Sun 15 Mar 2026 | 02:17 PM
Waleed Farouk

Silver has experienced sharp price swings over the past few weeks, moving from a steep decline at the end of January to a notable recovery in February, before entering another wave of losses in early March. These rapid movements have created uncertainty among investors, particularly given the contrast between short-term market reactions and the relatively stable outlook maintained by major financial institutions.

Sharp Fluctuations Within Weeks

Silver reached a historic all-time high of $121.64 per ounce on January 29 before suffering a rapid collapse shortly afterward. Part of the decline followed the announcement by U.S. President Donald Trump nominating Kevin Warsh to lead the Federal Reserve, which triggered a strong rise in the U.S. dollar.

At the same time, CME Group raised margin requirements for silver futures during the same weekend, setting off a wave of forced selling in the futures market.

As a result, silver futures closed on January 30 with a 31.4% single-day decline, the largest daily loss since the market turmoil of March 1980.

This sudden drop brought the previous rally to an abrupt end, pushing the market into a phase dominated by liquidity conditions and technical factors.

Recovery in February Followed by Another Correction

During February, silver began a gradual recovery as selling pressure faded and buyers returned to the market. The metal gained more than 10% during the month, climbing to nearly $95.85 per ounce in early March, recovering a large portion of the earlier losses.

However, the rebound did not last long. In the first week of March, silver experienced another abrupt correction, losing nearly 10% within 48 hours and falling back to the low $80 range per ounce.

Stronger Dollar Weighs on Silver Again

Recent data indicate that the latest decline was driven by a stronger U.S. dollar and reduced expectations of interest rate cuts by the Federal Reserve, which pressured precious metals broadly.

Notably, this downturn does not appear to stem from changes in the fundamental outlook for silver. Instead, it was largely influenced by macroeconomic forces, including currency movements, interest-rate expectations, and futures market mechanics. This environment makes short-term price interpretation particularly difficult.

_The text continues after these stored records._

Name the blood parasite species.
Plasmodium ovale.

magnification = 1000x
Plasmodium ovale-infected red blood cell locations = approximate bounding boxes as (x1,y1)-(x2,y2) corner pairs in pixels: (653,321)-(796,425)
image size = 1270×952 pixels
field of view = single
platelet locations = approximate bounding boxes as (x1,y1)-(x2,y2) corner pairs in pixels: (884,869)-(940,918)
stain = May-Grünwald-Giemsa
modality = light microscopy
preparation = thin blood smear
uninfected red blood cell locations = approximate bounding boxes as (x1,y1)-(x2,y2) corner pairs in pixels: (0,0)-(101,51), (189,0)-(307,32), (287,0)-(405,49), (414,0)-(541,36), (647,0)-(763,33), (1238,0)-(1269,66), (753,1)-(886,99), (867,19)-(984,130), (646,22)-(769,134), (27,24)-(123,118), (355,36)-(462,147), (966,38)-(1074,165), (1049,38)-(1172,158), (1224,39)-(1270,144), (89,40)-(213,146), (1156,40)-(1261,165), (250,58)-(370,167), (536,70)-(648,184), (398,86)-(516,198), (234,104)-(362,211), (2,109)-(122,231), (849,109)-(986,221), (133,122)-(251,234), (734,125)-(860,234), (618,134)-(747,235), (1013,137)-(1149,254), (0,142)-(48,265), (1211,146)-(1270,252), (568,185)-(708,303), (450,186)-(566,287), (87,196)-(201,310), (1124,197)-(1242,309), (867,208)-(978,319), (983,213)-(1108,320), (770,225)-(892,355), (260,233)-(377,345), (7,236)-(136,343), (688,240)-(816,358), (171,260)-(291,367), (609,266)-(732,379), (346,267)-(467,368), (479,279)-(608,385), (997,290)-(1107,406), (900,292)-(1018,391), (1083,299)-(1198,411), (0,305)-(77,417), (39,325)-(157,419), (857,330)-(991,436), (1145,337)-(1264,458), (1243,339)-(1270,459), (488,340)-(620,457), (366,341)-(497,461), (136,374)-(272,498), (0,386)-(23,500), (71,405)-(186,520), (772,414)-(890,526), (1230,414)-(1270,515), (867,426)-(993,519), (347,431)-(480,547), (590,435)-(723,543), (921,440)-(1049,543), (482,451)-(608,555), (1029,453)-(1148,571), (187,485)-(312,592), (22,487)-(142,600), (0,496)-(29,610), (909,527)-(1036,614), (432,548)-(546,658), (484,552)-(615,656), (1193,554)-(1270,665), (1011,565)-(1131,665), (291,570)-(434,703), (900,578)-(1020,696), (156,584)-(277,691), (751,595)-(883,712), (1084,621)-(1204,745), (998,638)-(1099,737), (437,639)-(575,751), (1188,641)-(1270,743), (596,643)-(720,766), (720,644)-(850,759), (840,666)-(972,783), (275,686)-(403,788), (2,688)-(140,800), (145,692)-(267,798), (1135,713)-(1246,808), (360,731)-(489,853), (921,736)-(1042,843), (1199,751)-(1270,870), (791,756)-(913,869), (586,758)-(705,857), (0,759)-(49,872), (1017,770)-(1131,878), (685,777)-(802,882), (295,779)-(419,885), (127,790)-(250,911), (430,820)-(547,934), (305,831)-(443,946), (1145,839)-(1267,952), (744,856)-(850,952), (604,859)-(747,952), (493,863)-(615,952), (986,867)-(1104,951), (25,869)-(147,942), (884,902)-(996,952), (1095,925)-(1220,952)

Major Banks Maintain Their Silver Forecasts

Despite the sharp volatility, several major financial institutions have maintained their long-term outlook for silver.

J.P. Morgan expects an average price of $81 per ounce in 2026, with potential spikes above that level during periods of strong investment inflows.

Deutsche Bank believes silver could reach $100 by the end of the year, noting that silver often outperforms gold during the later stages of precious-metal bull markets.

Citigroup holds a more bullish view, projecting $150 per ounce by the second quarter of 2026.

Meanwhile, UBS points to continued supply deficits supported by strong industrial demand from solar energy, electronics, and electrification sectors.

A Market Between Structural Deficit and Short-Term Nervousness

Recent developments show that the silver market currently stands at a delicate balance point. On one hand, the latest price movements highlight how sensitive the metal remains to changes in the U.S. dollar, interest-rate expectations, and futures-market dynamics. On the other hand, the core long-term outlook among major institutions remains unchanged.

This suggests that the current market behavior may represent a phase of heightened volatility within a broader long-term bullish trend, rather than a fundamental deterioration in silver’s outlook.

For investors, the key question now is not only where silver will move next, but also which forces will dominate the market: renewed macro-driven selling pressure or a return of investment inflows supported by unchanged fundamentals.